Passbild brennt
Ich heiße Ivo und wohne bei Dir in der Straße. Du kennst mich nicht? Das macht nichts. Eigentlich ist das sogar ganz gut. Ich wohne nämlich nicht offiziell dort. Offiziell gelte ich als vermisst, wahrscheinlich tot.
Ich bin vor 14 Jahren aus der Krajina nach Deutschland gekommen. Über die grüne Grenze: Ungarn, Österreich, Deutschland.
Ich lebte damals in einem kleinen Ort in der Nähe von Vukovar. Meine Eltern und meine Schwester wohnten im Nachbardorf. Wir sind Kroaten. Eines Nachts wurden meine Eltern überfallen, ihr Haus angezündet. Sie starben in den Flammen. Meine Schwester war damals 17. Sie konnte sich aus den Flammen retten. Die Angreifer sind dann über sie hergefallen. Sie wehrte sich und wollte fliehen. Sie hat ihre Ehre behalten – und mit dem Leben dafür bezahlt. Die beiden Männer, die für dieses Massaker verantwortlich sind, waren die Brüder meiner Frau. Ihre Familie stammt aus Serbien.

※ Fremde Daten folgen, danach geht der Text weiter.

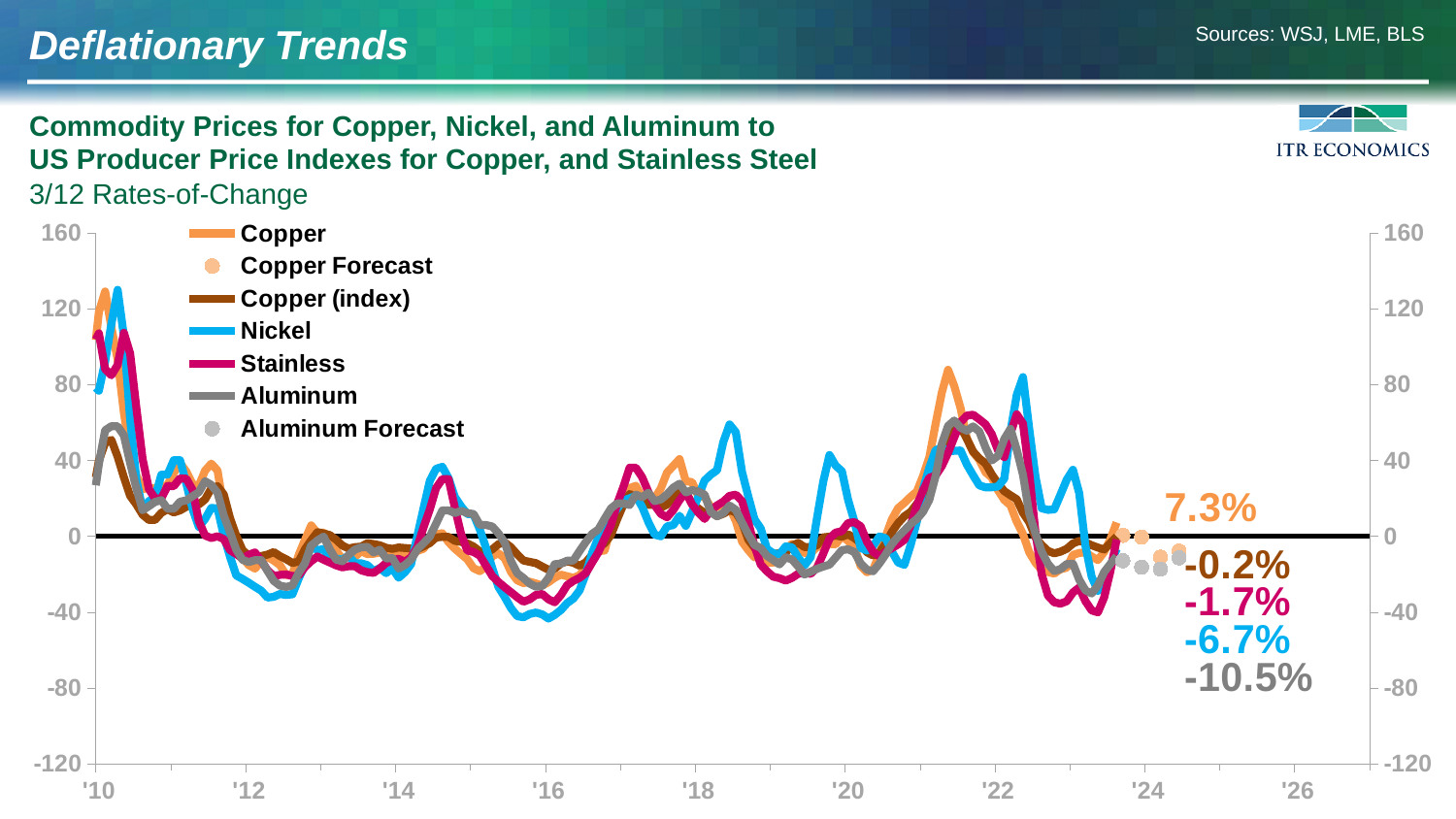
How many series does the legend list? 7 What is the latest labeled value for Aluminum on the chart? -10.5% Is the peak value for Nickel around 2010 greater or less than 120? greater What is the latest labeled value for Copper on the chart? 7.3% What is the difference between the latest labeled values for Copper (7.3%) and Aluminum (-10.5%)? 17.8 percentage points Which has a higher latest labeled value, Nickel or Stainless? Stainless Which series has the lowest latest labeled value on the chart? Aluminum What is the latest labeled value for Copper (index) on the chart? -0.2% Which series has the highest latest labeled value on the chart? Copper What is the latest labeled value for Nickel on the chart? -6.7% What kind of chart is shown on the slide? Line chart What is the latest labeled value for Stainless on the chart? -1.7%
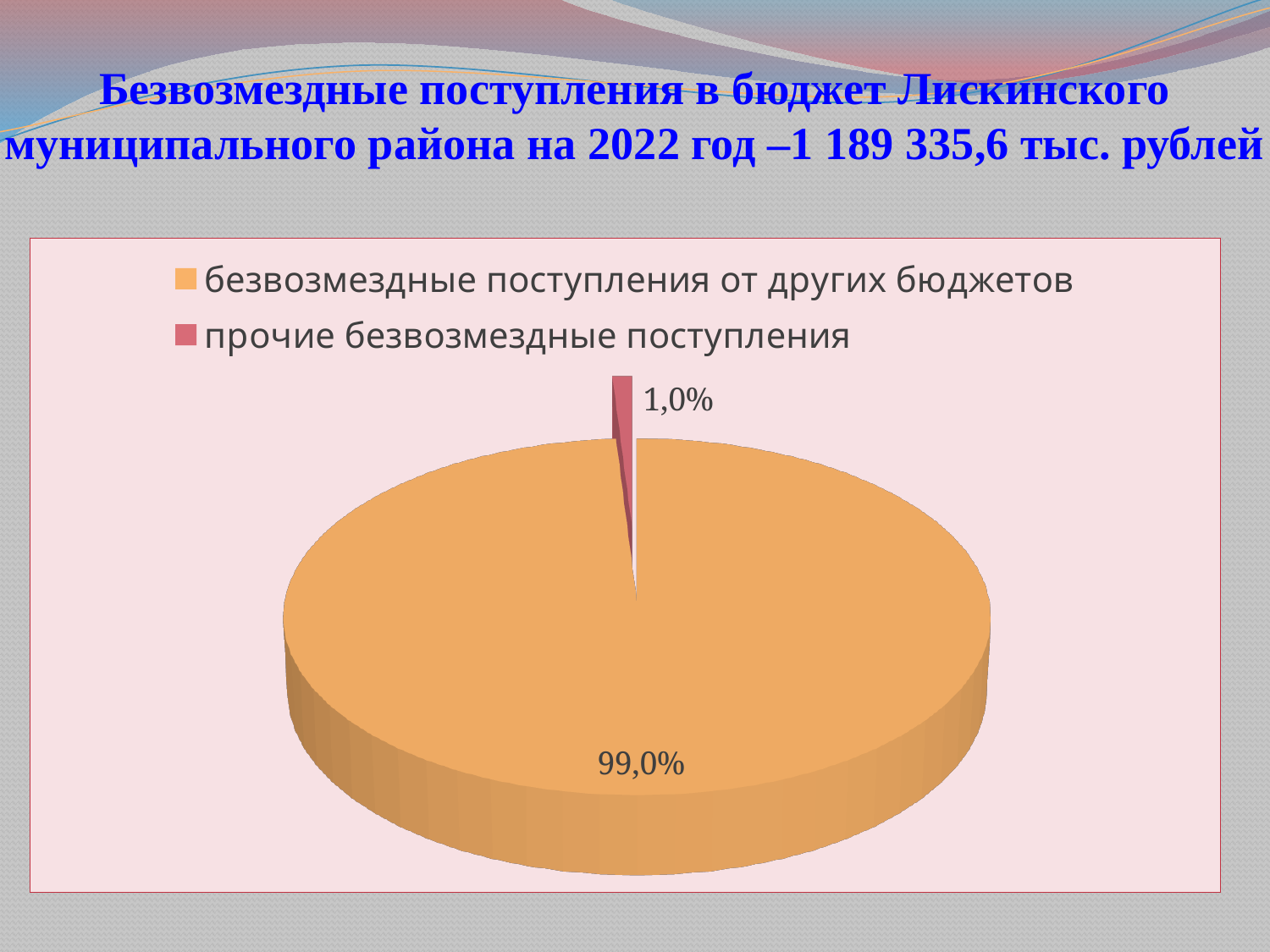
What colour is the slice for 'прочие безвозмездные поступления'? red Which category has the smallest slice of the pie? прочие безвозмездные поступления What share of the pie does 'безвозмездные поступления от других бюджетов' have? 99,0% What is the difference in percentage points between the share of 'безвозмездные поступления от других бюджетов' and 'прочие безвозмездные поступления'? 98,0% How many entries does the legend list? 2 How many slices does the pie chart have? 2 What share of the pie does 'прочие безвозмездные поступления' have? 1,0% Which is larger: the share of 'прочие безвозмездные поступления' or the share of 'безвозмездные поступления от других бюджетов'? безвозмездные поступления от других бюджетов What total amount of gratuitous receipts for 2022 is stated in the slide title? 1 189 335,6 тыс. рублей What kind of chart is shown on the slide? pie chart Which category has the largest slice of the pie? безвозмездные поступления от других бюджетов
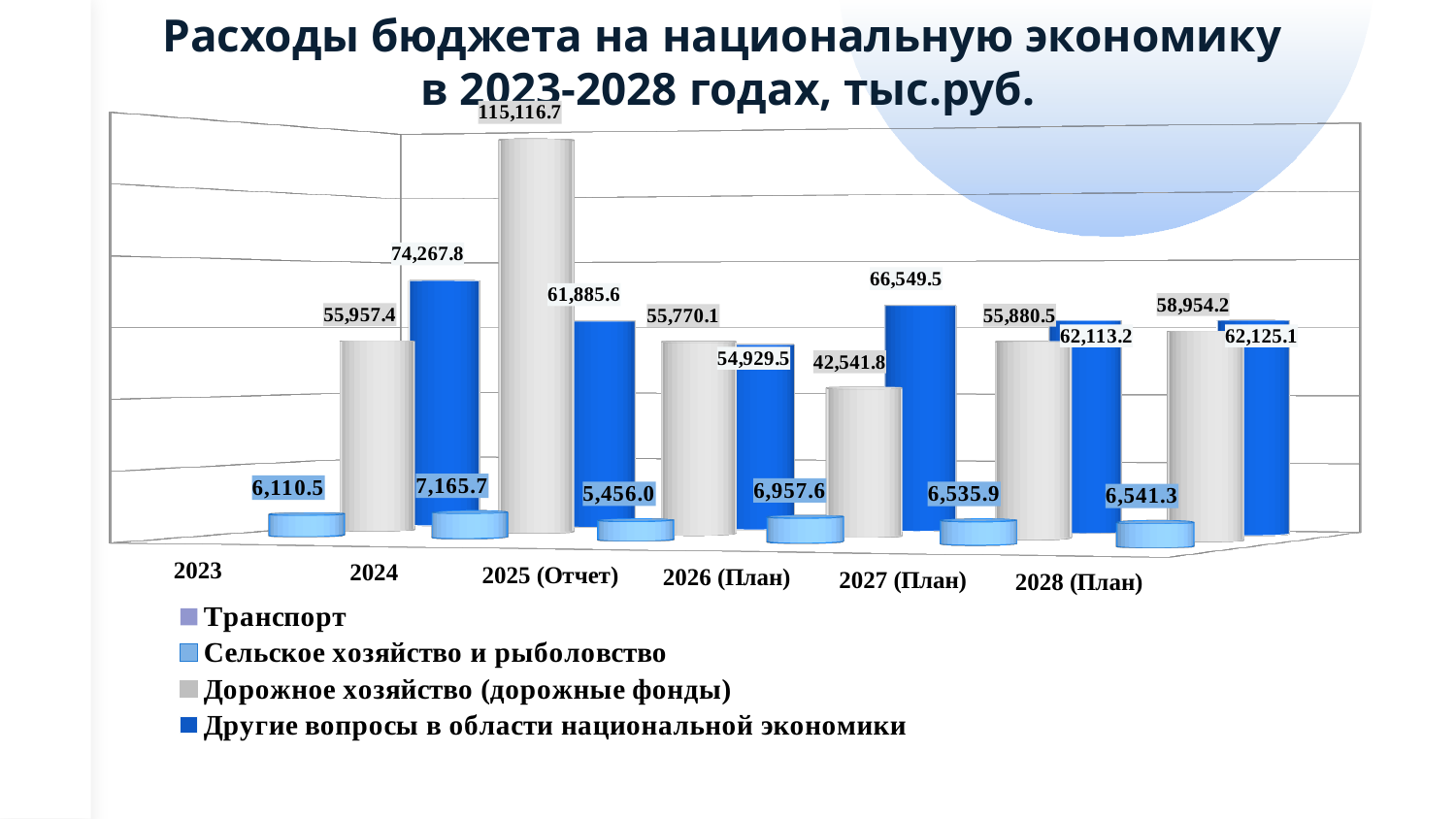
What is the value for Другие вопросы в области национальной экономики in 2028 (План)? 62,125.1 How many series does the legend list? 4 In which year is the value for Сельское хозяйство и рыболовство the lowest? 2025 (Отчет) What is the value for Дорожное хозяйство (дорожные фонды) in 2024? 115,116.7 What kind of chart is shown on the slide? Bar chart In 2026 (План), which is larger: Дорожное хозяйство (дорожные фонды) or Другие вопросы в области национальной экономики? Другие вопросы в области национальной экономики What is the difference between the values for Другие вопросы в области национальной экономики in 2023 and 2024? 12,382.2 How many year categories are shown on the x axis? 6 In which year is the value for Другие вопросы в области национальной экономики the highest? 2023 In which year is the value for Дорожное хозяйство (дорожные фонды) the highest? 2024 What is the value for Сельское хозяйство и рыболовство in 2025 (Отчет)? 5,456.0 What is the title of the chart? Расходы бюджета на национальную экономику в 2023-2028 годах, тыс.руб.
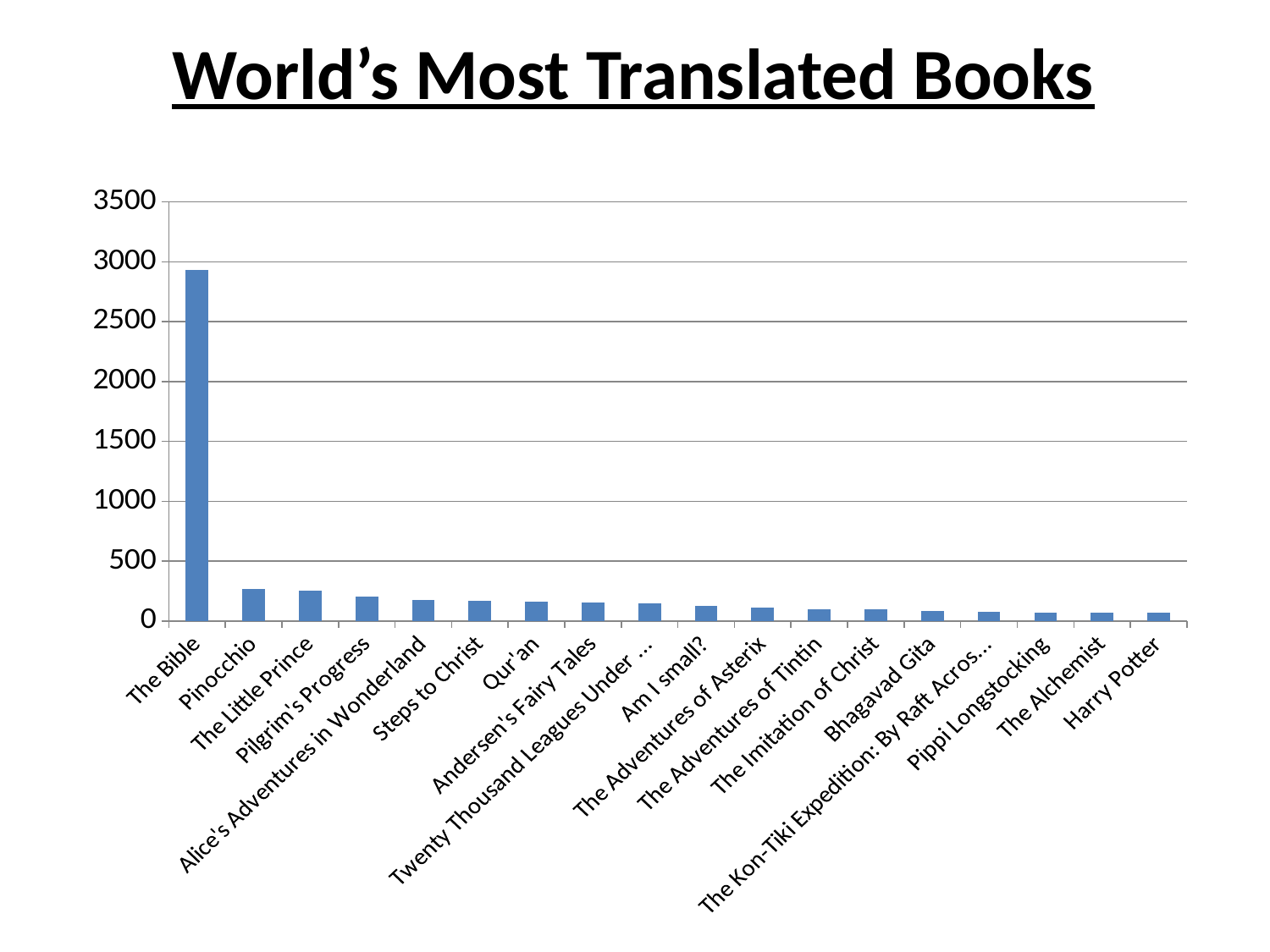
What is the title of the chart? World's Most Translated Books Do the values generally rise or fall moving from left to right along the x axis? fall Is the value for The Bible greater or less than 3000? less Which book has the highest value in the chart? The Bible How many books are shown on the x axis of the chart? 18 Which has a larger value, The Bible or Pinocchio? The Bible What kind of chart is shown on the slide? bar chart Which has a larger value, Pinocchio or Harry Potter? Pinocchio Is the value for Pinocchio greater or less than 500? less What colour are the bars in the chart? blue Is the value for The Bible greater or less than 2500? greater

Ich war zu der Zeit auf Montage in Sarajevo und erhielt die Nachricht einen Tag später von einem Freund per Telefon.
Was sollte ich tun? Meine Familie ermordet von meiner Familie. Mir war klar: Ich konnte nicht zurück. Ich wäre als nächstes dran gewesen. Auch ich bin Kroate. Ich wollte auch nicht zurück. Wohin zurück? Zu der Schwester der Mörder?
Wie sollte es weitergehen? Es gab nur zwei Möglichkeiten: Entweder sich den Milizen anschließen oder weg. Ich bin kein Held. Ich kann auch nicht gut sehen und schon gar nicht gut schießen. Also weg.
Ein Bekannter vermittelte mir einen Kontakt, der mich über die Grenze nach Ungarn brachte mit Anschluss nach Österreich. Von dort nach Deutschland war leicht.
Zwei Jahre habe ich mich bei entfernten Verwandten durchgeschlagen. Sie sagten: „Vergiss es: Beantrage kein Asyl. Du wirst ganz schnell wieder abgeschoben.“ Also habe ich auf sie gehört. Und sie hatten Recht. Ich kenne viele, die wieder zurückmussten. Gegen ihren Willen und ohne Zukunft. Also habe ich meine Papiere verbrannt. Ein komisches Gefühl, wenn das Passbild verbrennt. Es ist genauso verbrannt wie meine Eltern. Und eigentlich war es das gleiche Feuer.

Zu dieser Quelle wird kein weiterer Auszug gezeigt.